Bei uns tummeln sich die Mücken auch im Bachlauf ... wir entfernen sie einfach mechanisch von den Stellen, an denen sie sich festgesetzt haben, z.B. mit einer Bürste ... über die dann im Teich schwimmenden Mückenlarven freuen sich die Fische. In kürzester Zeit sind sie alle vertilgt .


----------



## olli-b-bommel (30. Juli 2009)

*AW: Kriebelmückenlarven*

Hallo an alle!! Erst mal vielen Dank für eure Tipps!!

@Helmut: Warum meinst du, dass mein Filter unterdimensioniert ist?? Das Wasser ist bis auf den Grund glasklar!! Die Fische sind topfit und aus dem letzten Jahr habe ich sogar 2 junge Kois!! Der Teich ist schon 12 Jahre alt und wurde nur gelegentlich etwas umgestaltet...das Problem mit den Larven hab ich erst jetzt!! Oder meintest du etwas anderes??

Um mal die Menge der Larven zu Beschreiben, schätze ich, dass es so um die 3-4 Liter in dem Schlauch waren!! 

Wie gesagt, der Klär-/oder Filterteich arbeit ganz hervorragend @Klaus: Meinst du, dass die Mikroorganismen und Bakterien so eine Keule überleben?? Bisher hab ich Mittel in der Art noch nie eingesetzt...allerdings hab ich auch wenig Lust dauernd den Schlauch zu reinigen oder zu wechseln. :?

Beste Grüße, Olli.


----------



## Digicat (30. Juli 2009)

*AW: Kriebelmückenlarven*

Servus Olli

Unterdimensioniert war vielleicht der falsche Ausdruck 

Ich dachte da eher wegen dem Schlauch Pumpe - Skimmer.

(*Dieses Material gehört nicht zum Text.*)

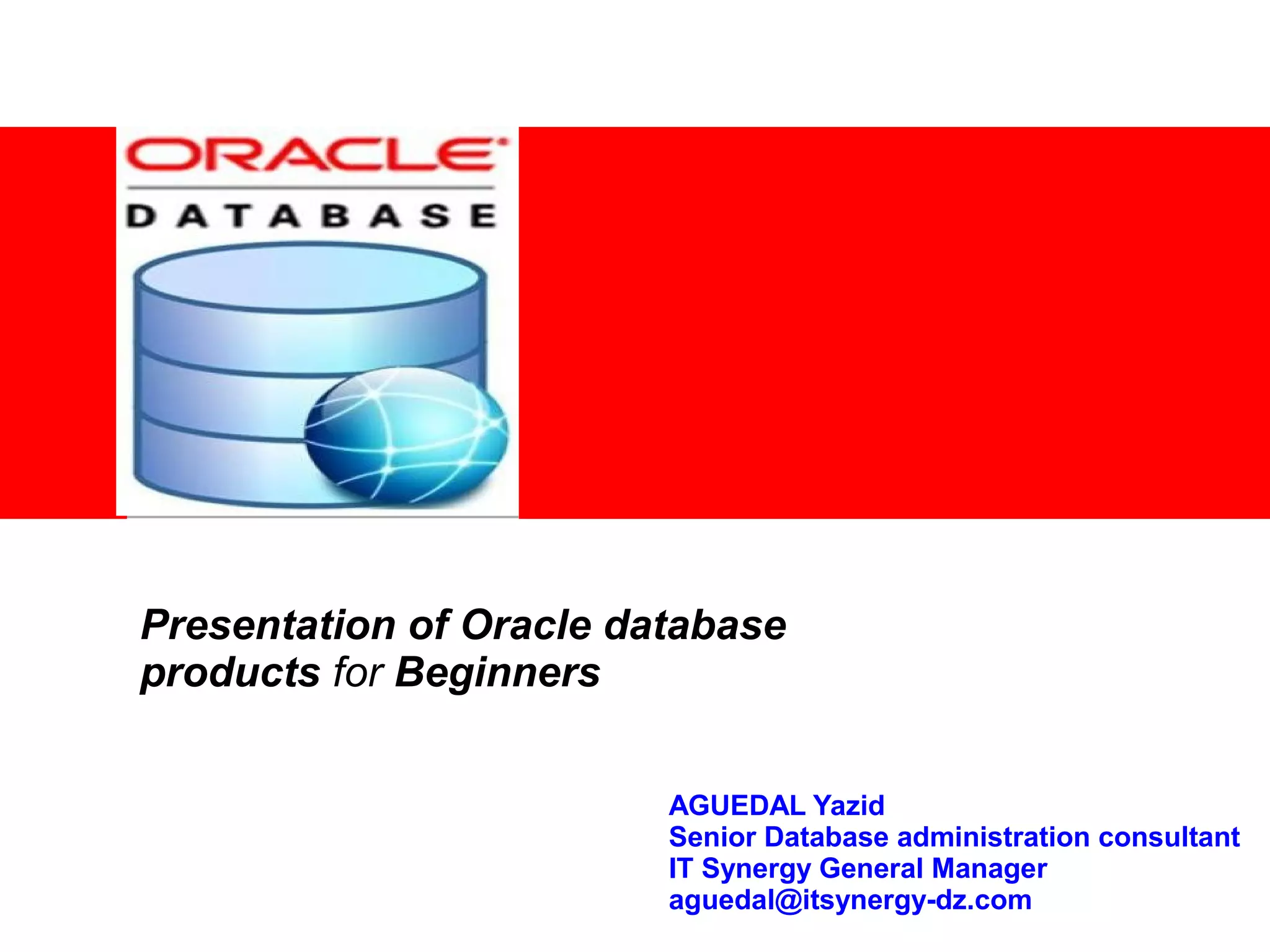 ORACLE
DATABASE

Presentation of Oracle database products for Beginners

AGUEDAL Yazid
Senior Database administration consultant
IT Synergy General Manager
aguedal@itsynergy-dz.com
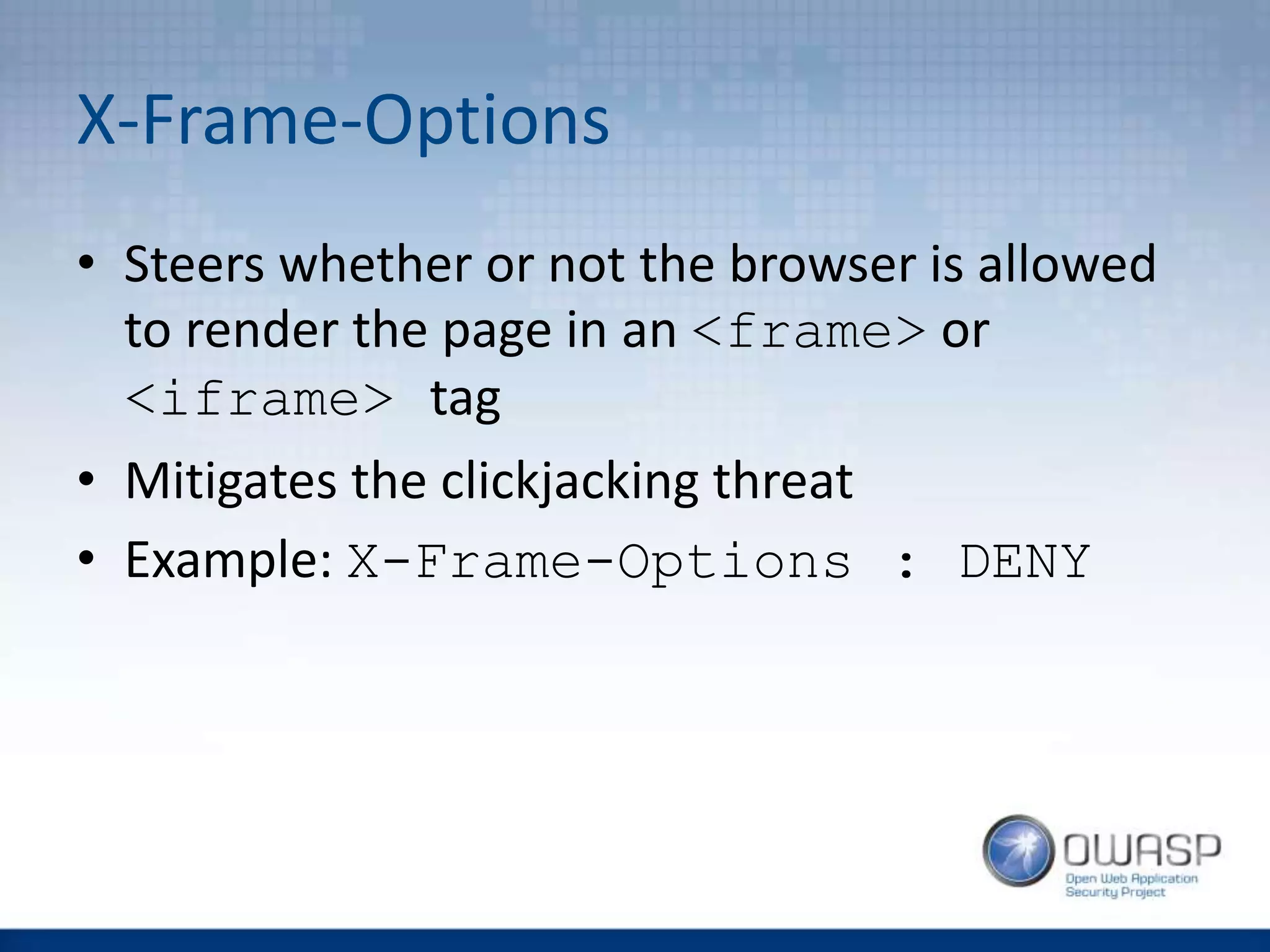 X-Frame-Options

• Steers whether or not the browser is allowed to render the page in an <frame> or <iframe> tag
• Mitigates the clickjacking threat
• Example: X-Frame-Options : DENY

OWASP
Open Web Application Security Project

Wäre da nicht ein 2"-Schlauch die bessere Wahl gewesen  . Der setzt sich nicht so schnell zu und bietet auch einen nicht so großen Widerstand der Pumpe gegenüber ... die Pumpe wird dadurch leistungsfähiger.
Auch dürftest du keine Vorabscheidung installiert haben, du leitest ja das Wasser ungefiltert in den Klär/Filterteich. Also alles was der Skimmer ansaugt wird von der Pumpe geschreddert und gelangt dann in den Filterteich ...  wo es schön langsam zu Schlamm vergoren wird und Nährstoffe freisetzt .

Ich würde an deiner Stelle zwischen Pumpe und Filterteich so ein Spaltsieb installieren


----------



## olli-b-bommel (31. Juli 2009)

*AW: Kriebelmückenlarven*

Moin Helmut,

ähm... also auf die Idee, einen größeren Schlauch zu nehmen, hätte ich bei 'ner Flasche Bier ja selber kommen können!!  Da werd ich doch gleich heut nochmal zum Baumarkt!!  

Gibt es so einen Vorfilter, den du vorschlägst, auch als Druckfilter??

Mein "System" arbeitet so: die Pumpe saugt das Wasser aus dem Hauptteich über den Skimmer und den Korb an und fördert es ganz nach UNTEN in den Filterteich zunächst in ein Drainagerohr (10m lang, aufgewickelt als Schnecke, mit 10mm Löchern) dann weiter durch verschiedene Kieselschichten von 80-100mm, 16-32mm und 2-8mm. Die Oberfläche ist voll mit Repositionspflanzen. Als Abschluss läuft das Wasser wieder zurück, über einen Bachlauf in den Hauptteich. 

2-3 mal jährl. sauge ich mit einer Hauswasserpumpe, sozusagen "rückwärts", den Schlamm und Dreck aus dem Filterteich. 

Meinst du nicht, dass das ausreichen müsste?? Oder sollte ich doch noch so einen Filter dazwischen setzen??

Viele Grüße aus Osnabrück, Olli.


----------



## Digicat (31. Juli 2009)

*AW: Kriebelmückenlarven*

Servus Olli

Zum Schlauch noch: 2" kann nicht jede Pumpe ab ... Schau einmal ob du eine Schlauchtülle mit 2"-Anschluß an der Pumpe sitzen hast ... sonst war mein Vorschlag und dein Kauf umsonst .... 

Ich würde auf alle Fälle diesen Filter zwischen Pumpe und Filterteich schalten


würdest dir die Reinigungsaktionen ersparen
und dein Filterteich arbeitet dadurch noch effektiver

Würde so vorgehen:
Vom Filter weg in fixer Verrohrung (KG-Rohr - Dimension ) bis zum jetzigen Drainageschlauch. Zum Filter einfach Pumpenschlauch (neuen 2") am Filter anschließen.
Fertig


----------



## olli-b-bommel (31. Juli 2009)

*AW: Kriebelmückenlarven*

Moin Helmut,

alles klar, ich seh's mir vorher an!!

Die andere Sache lasse ich mir mal durch den Kopf gehen! Hört sich gut und logisch an!! Vielen Dank!

Schönes Wochenende!! Olli.


----------